EDWARDSI don't know what code section he was referring to there. But, you know, in the private sector, collective bargaining goes back to the 1935 Wagner Act. But public sector workers were not included in the collective bargaining law of 1935. As Gov. Daniels pointed out, Franklin Delano Roosevelt did not believe in unions in the public sector. And the general understanding, up until the '60s, is that there should be no unions in the public sector because it gives a privileged position to insiders in the government.
REHMHow do you respond?
BLACKWELLI've already said that I believe it's a fundamental human right. Whether or not it's recognized in the law, whether or not Franklin Delano Roosevelt supported it in the 1930s, it was a victory of the Civil Rights Movement, interestingly, and the labor movement in the 1960s. And it started in Wisconsin, which makes it so ironic.
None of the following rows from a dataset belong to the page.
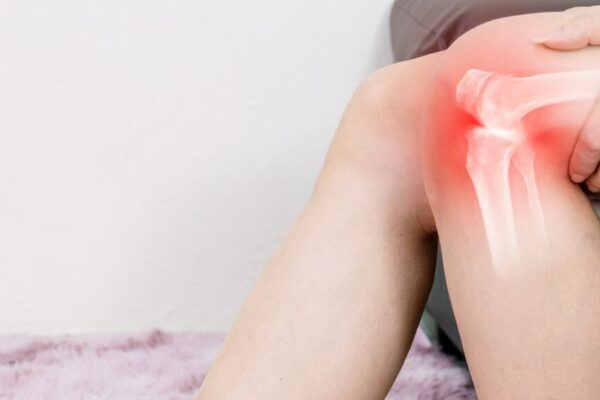 A woman holding her knee, indicating pain, with a focus on issues related to osteoporosis and arthritis.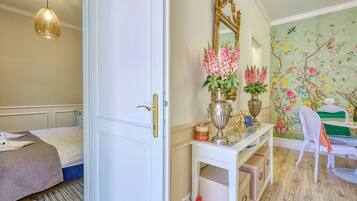 Un dormitorio con cama, armario blanco, tocador con espejo y un mural floral en la pared.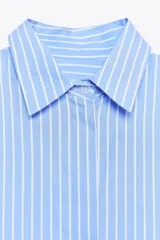 Camisa celeste a rayas verticales blancas, de cuello solapa y manga tres cuartos. Tiene aberturas laterales en el ruedo y cierre frontal con botones ocultos.
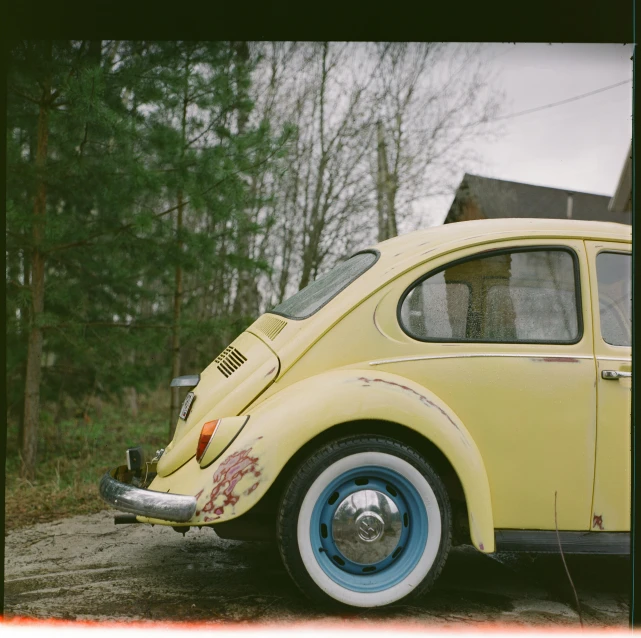 a yellow car parked on the side of a road, a polaroid photo, unsplash, photorealism, beetle, cottagecore hippie, scratches and burns on film, hasselblad photo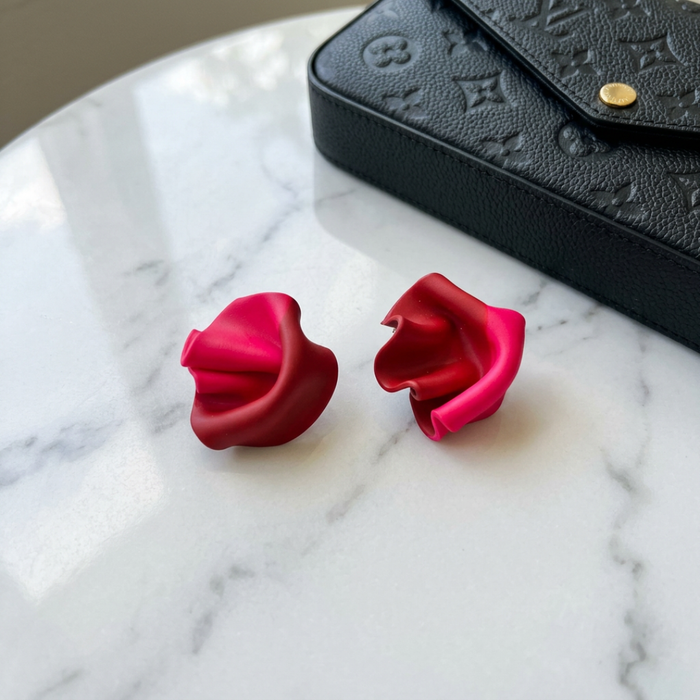 Red earrings on a marble surface with a blackLouis Vuitton box in the background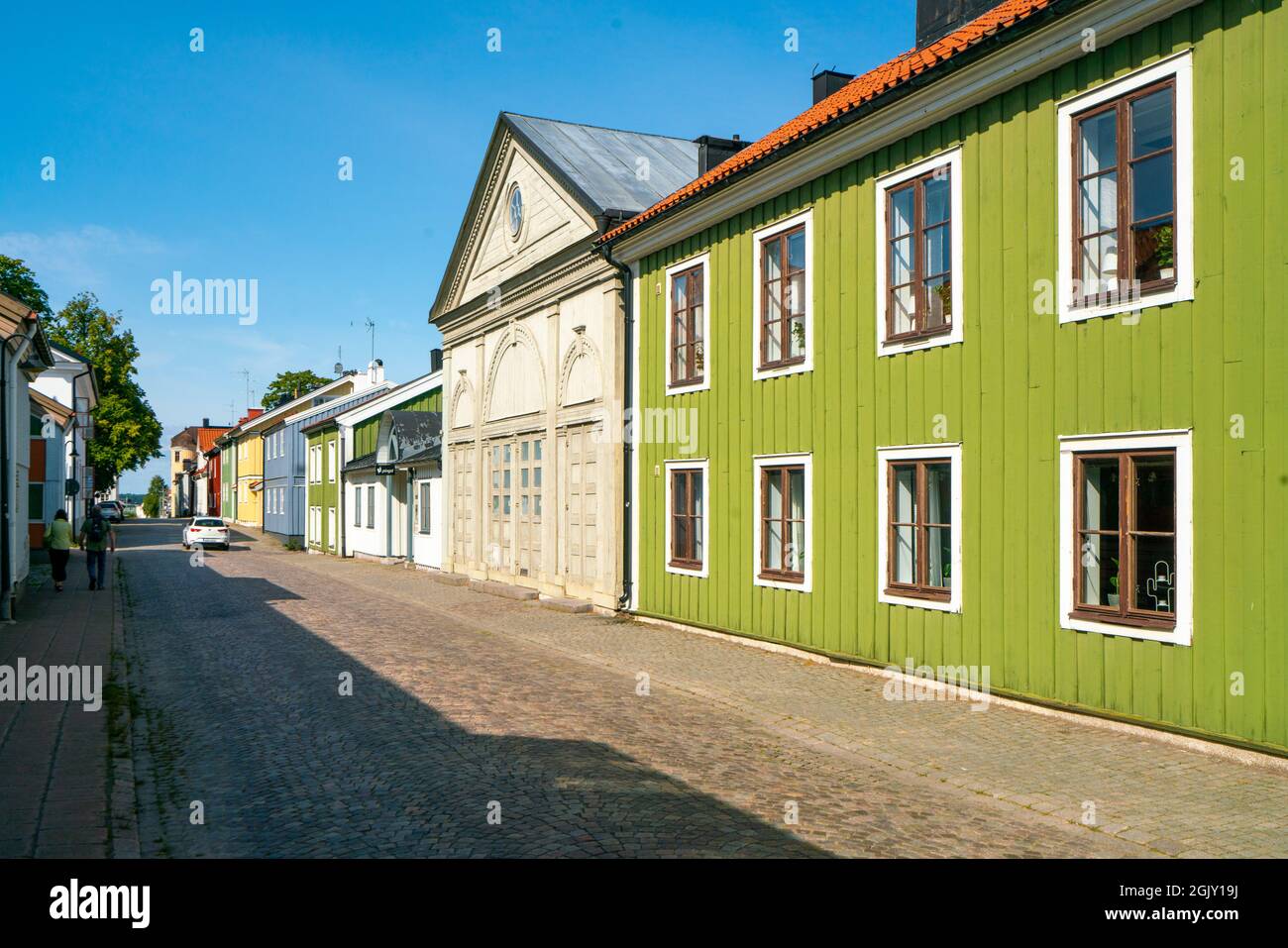 Vastervik, Schweden - 08.23.2021: Straße in der Nähe des Zentrums mit alten, traditionellen bunten Holzhäusern im skandinavischen Stil. Sonniger Sommertag. Stockfoto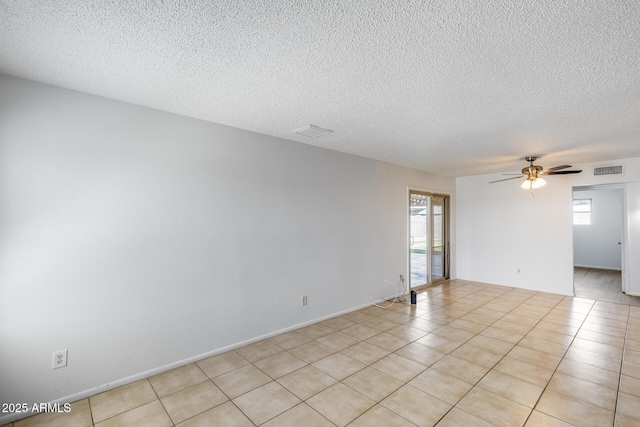 5504 N 69th Ave, Glendale, AZ 85303 - spare room featuring plenty of natural light, a textured ceiling, a ceiling fan, and light tile patterned floors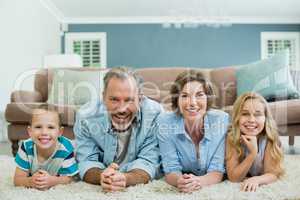 Portrait of smiling family lying together on carpet in living room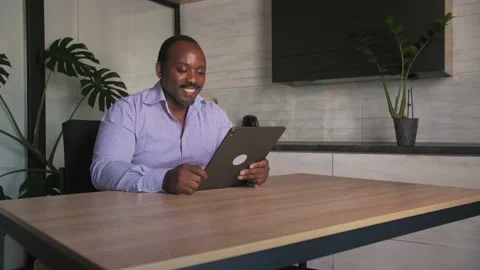 Smiling African man makes a video call using a tablet sitting at his desk at Stock Footage 201292459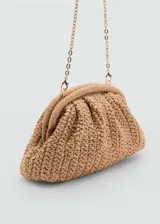 Bolso de mano tipo clutch color beige, tejido en fibra natural. Tiene asa larga desmontable para usar como bandolera, cierre a presión y forro interior.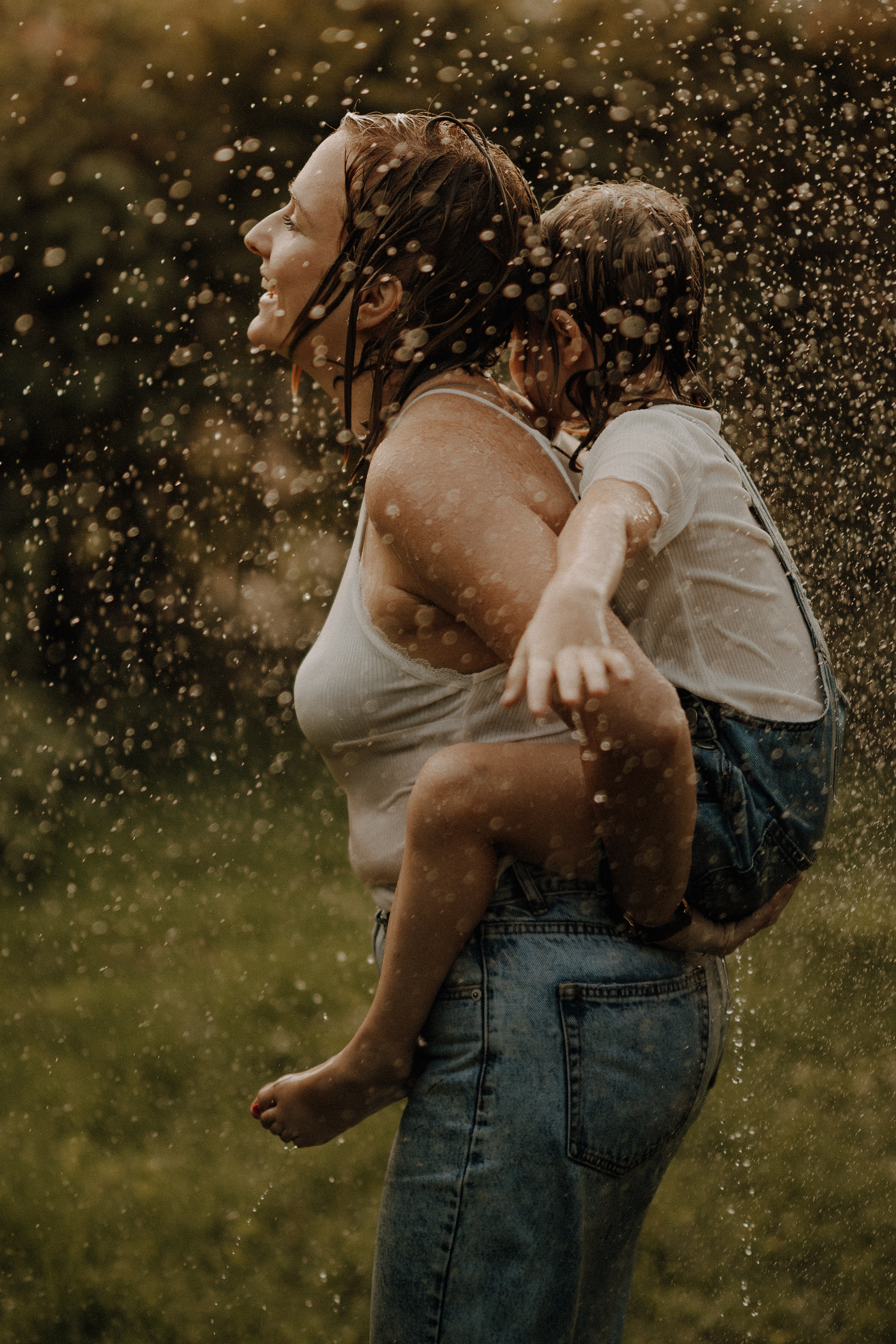Eine Frau mit nassen Haaren, einem weißen Tanktop und Jeans trägt ein kleines Kind auf dem Rücken. Das ebenfalls nasse Kind streckt spielerisch die Arme aus. Beide scheinen einen Regenschauer inmitten einer grünen Außenkulisse zu genießen, was den perfekten Moment für ein spontanes Familienshooting schafft.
It's in Wisconsin that the challenge to the fundamental human rights of working people of Wisconsin is taking place there.
REHMAnd we have an e-mail from Barry in Wisconsin who says, "The unions were not the ones who gambled pension funds on Wall Street..."
REHM"...or gave tax breaks to the top 2 percent of corporations. Those who destroyed the economy have the wealth to fix it within increased taxes, but they frame the deficits as if spending is entirely to blame." Chris.
EDWARDSWell, if you look at total state local budgets, a decade ago, state and local governments spent about 14 percent of GDP. Today, they spend 15 percent of GDP, a little more despite two recessions. I agree that state and local management is -- has been often to blame with the pension funding problems. CalPERS in California, for example, has been very irresponsible in how they've managed pension funds, so it's not just the unions' fault.
REHMAnd, Ron, last word.
BLACKWELLListen, there's three dimensions to this thing. One is the collective bargaining issue. That's just money. We can solve that. We've already promised we would. The other is the fundamental challenge on the rights of workers to organize and bargain collectively. That's an existential fight, and it will go on a long time and be very bitter. And the third thing, which I think is most important here, is politics.
REHMRon Blackwell, chief economist for the AFL-CIO. Chris Edwards, director of tax policies for KATO Institute. Thank you both so much.
BLACKWELLThank you, Diane.
REHMAnd thanks for listening, all. I'm Diane Rehm.